As I have pointed out in prior articles, batteries have issues too. Lithium-ion cells – the leading battery technology at present – might be great for mobile phones, but it’s not clear to me that it is a great technology for grid storage. Among the problems are raw material scarcity, a relatively short effective operating life, the risk of fires and toxic chemical release, and sensitivity to extreme heat or cold.

One of the reasons I am so interested in EnerVenue – a company about which I wrote at the end of 2020 and will write more about soon – is because the Metal-Hydrogen batteries it has pioneered make up for a lot of the weaknesses of Lithium-ion technology.

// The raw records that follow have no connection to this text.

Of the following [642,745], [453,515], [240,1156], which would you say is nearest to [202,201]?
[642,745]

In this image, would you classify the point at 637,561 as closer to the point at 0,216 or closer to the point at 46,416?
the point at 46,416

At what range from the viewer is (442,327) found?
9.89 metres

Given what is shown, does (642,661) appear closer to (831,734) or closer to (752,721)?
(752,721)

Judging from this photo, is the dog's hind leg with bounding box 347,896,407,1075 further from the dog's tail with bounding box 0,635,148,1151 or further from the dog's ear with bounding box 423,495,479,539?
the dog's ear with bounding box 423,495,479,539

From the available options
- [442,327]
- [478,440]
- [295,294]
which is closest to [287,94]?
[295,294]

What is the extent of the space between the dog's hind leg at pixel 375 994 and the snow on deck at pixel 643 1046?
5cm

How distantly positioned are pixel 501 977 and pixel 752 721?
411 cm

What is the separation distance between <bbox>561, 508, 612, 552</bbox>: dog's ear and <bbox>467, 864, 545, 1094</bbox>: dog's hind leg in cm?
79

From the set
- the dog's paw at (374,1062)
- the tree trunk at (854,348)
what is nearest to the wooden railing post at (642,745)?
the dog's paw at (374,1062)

The other post-generation storage technology about which I have written in this column is Compressed Air Energy Storage (CAES). CAES is an older technology – pioneered in the 70s and 80s – that has experienced a recent revival. The main issues related to CAES relate to efficiency – most CAES systems only return 50% of the energy originally generated with the rest lost to heat and other factors – and to issues related to site selection.

I featured a company called Hydrostor in this column last year (see link in intro) which has figured out a way to improve the efficiency of the CAES process in a very clever way.

Scaling Storage

The largest battery installation in the US is Vistra Moss Landing, in Monterey County, California that can sustain an output of 400 MegaWatts (MW) for four hours. In the energy business, that means that it has a capacity of 1,600 MW hours (MWh).

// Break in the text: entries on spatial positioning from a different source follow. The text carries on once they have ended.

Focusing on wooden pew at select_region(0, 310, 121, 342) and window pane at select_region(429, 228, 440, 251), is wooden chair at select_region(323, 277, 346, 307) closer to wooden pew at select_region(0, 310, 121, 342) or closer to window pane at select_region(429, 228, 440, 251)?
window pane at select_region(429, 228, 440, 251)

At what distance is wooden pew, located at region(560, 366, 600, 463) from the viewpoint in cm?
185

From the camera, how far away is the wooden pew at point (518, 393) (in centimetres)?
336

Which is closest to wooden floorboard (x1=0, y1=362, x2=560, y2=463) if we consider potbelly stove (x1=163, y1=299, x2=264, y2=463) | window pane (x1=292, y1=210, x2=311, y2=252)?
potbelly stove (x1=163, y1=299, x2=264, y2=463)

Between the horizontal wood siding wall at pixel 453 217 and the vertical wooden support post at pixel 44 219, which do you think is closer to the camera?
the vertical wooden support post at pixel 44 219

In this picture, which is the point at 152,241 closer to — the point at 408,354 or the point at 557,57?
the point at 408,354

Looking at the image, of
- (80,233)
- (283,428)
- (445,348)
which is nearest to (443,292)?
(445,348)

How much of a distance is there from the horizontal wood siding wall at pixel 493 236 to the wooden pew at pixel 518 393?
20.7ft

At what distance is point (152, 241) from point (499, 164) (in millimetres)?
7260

According to the California Energy Commission, in 2020, the state generated or imported around 300,000 MWh of fossil fuel-based electricity every day. Furthermore, in 2020, California generated around 250,000 MWh of renewable electricity every day.

Based on a simple-minded, back-of-the-envelope calculation based on these statistics, to completely free itself from fossil fuel-based generation, California would need to roughly double the amount of renewable generation capacity that is installed now and build around 350 storage facilities with as great a capacity as the largest one in existence right now.

Note that these calculations were made by someone whose training in electrical engineering comes from scanning Wikipedia articles. Also, note that I am not assuming any other changes to energy mix (e.g., nuclear), nor am I assuming that we abandon our current centralized paradigm for generating and storing power rather than using the localized, distributed paradigm discussed in an earlier article.

While someone with better training might quibble with the details above, these calculations should offer at least a ballpark estimate of the strength and magnitude of demand for storage.

With this general overview of storage as a reference, an upcoming article will look at Energy Vault’s post-generation storage solution. In short, Energy Vault’s solution overcomes some of the most difficult shortcomings of current post-generation storage technologies in a creative way.

Intelligent investors take note!


NOTES:

* You might say that natural gas is much cleaner of a fuel than coal, so even the decline in storage capacity is worth less greenhouse gas emissions. However, it has become clear over the past few years that the potential climate benefits of natural gas are largely offset due to the supply chain leakage of methane, a powerful greenhouse gas in itself. See The Abatement Cost of Methane Emissions from Natural Gas Production by L. Marks, published in the Journal of the Association of Environmental and Resource Economists and this Bloomberg article about the systematic undercounting of methane leaks.